I have records coming into kafka with multiple non-unique fields, lets call them Field1 ... Field n.
I want to write a query to return all of the records where fieldx = some value. Lets take the following simple example. Imagine that orders come into the system and one of the fields in an order is customerId. A basic operation would be to get all of the orders for a specific customer. How do I do this with Kafka Streams?
I already have a KTable and a materialized view of all the records, so I could just iterate through all of the records in the view and pick out the ones I want, but this seems like it would be inefficient and costly.
I would really like to create a materialized view where the view contained the records groupedby fieldx, but I don't see any way to do this. It looks like you can only use groupby with an aggregation, count, reduce, etc.
Any ideas on how to do this?

* RECORD EXCERPTS
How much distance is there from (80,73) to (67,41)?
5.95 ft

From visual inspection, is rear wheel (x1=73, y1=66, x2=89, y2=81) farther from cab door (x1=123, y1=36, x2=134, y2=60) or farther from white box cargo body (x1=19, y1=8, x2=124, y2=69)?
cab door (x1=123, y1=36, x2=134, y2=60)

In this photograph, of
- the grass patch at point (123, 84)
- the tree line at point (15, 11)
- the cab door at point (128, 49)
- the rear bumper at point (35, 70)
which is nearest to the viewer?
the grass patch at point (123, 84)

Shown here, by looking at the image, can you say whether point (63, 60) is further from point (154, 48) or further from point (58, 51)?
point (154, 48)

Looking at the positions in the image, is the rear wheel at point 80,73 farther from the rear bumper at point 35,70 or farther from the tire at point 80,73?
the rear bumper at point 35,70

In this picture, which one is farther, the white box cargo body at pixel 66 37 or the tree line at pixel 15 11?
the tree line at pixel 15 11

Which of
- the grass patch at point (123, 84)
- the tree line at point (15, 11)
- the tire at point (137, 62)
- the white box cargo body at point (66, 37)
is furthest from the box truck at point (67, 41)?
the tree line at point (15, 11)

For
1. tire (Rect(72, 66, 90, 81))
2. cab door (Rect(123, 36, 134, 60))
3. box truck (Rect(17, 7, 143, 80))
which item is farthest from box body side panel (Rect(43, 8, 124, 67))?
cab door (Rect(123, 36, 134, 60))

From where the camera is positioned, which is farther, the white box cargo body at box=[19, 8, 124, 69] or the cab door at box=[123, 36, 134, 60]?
--
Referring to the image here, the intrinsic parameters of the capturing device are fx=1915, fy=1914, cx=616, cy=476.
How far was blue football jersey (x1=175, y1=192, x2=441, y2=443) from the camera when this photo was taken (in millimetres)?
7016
---
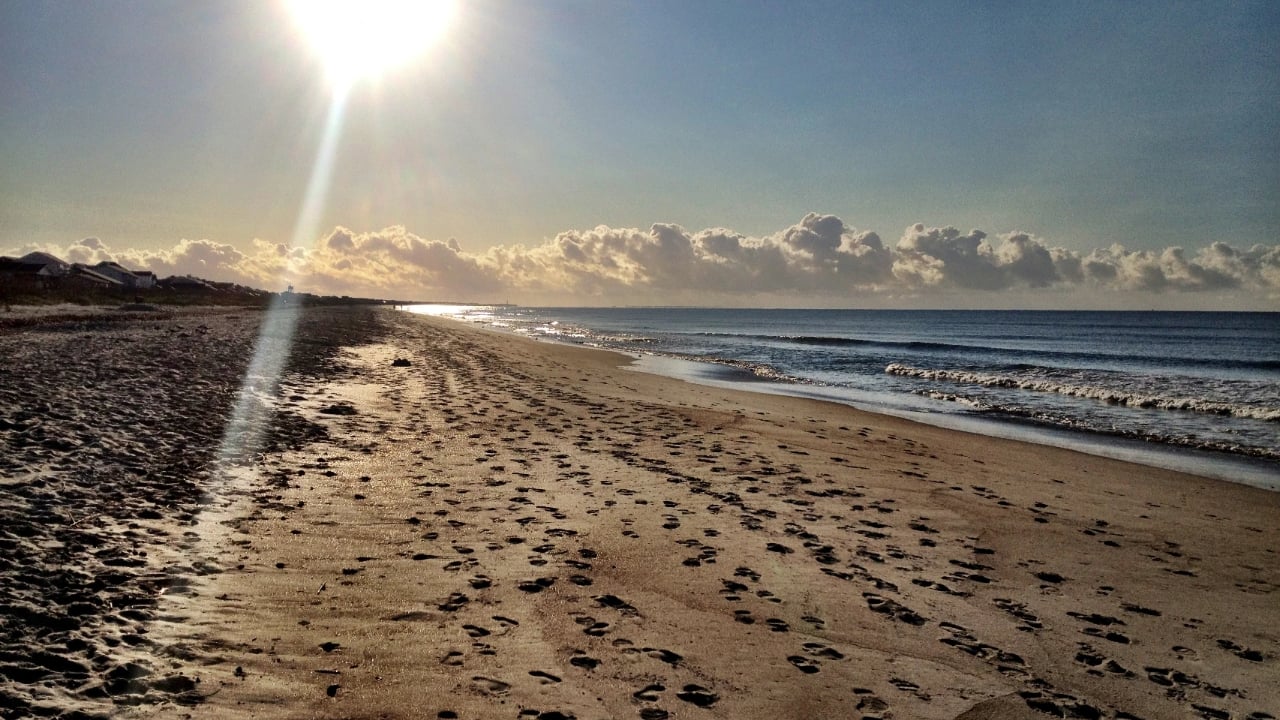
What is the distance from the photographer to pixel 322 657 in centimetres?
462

* DIRECTIONS
**A)** In the Kafka Streams post, which operations does the poster say groupBy seems usable only with?
**B)** Carry on the Kafka Streams post from its last sentence.

* SOLVED TASKS
**A)** An aggregation, count, reduce, and so on.

**B)**
You should group your order stream on "customerID" and aggregate all the orders in a list. Result KTable will have <CustomerId, [List of Order]>
types events.
Using Interactive queries, you can query the state store,
StreamsBuilder builder = new StreamsBuilder();
KStream<String, Order> orderStream = builder.stream("orders");
KTable<String,ArrayList<Order>> orderTable = orderStream
.groupBy((key,value)-> value .get("customerId"))
.aggregate(()-> new ArrayList<Order>(),
(key,val,agg)-> agg.add(val),
Materialized.as("customer-orders")
.withValueSerde(ArrayListSerde())
);
It will create a materialized view "customer-orders", which you can query via rest endpoint.
You can follow the below link for Exposing KTables as Rest Endpoint :
https://docs.confluent.io/current/streams/developer-guide/interactive-queries.html
The problem of this approach might be, that the
List of Orders
may grow too large and exceed the maximum message size.Agree, in order to handle that problem, OP needs to change the max.message.bytes or potentially change the keys for optimizing the list. I had the similar issue so had to make more details keys to reduce the list size.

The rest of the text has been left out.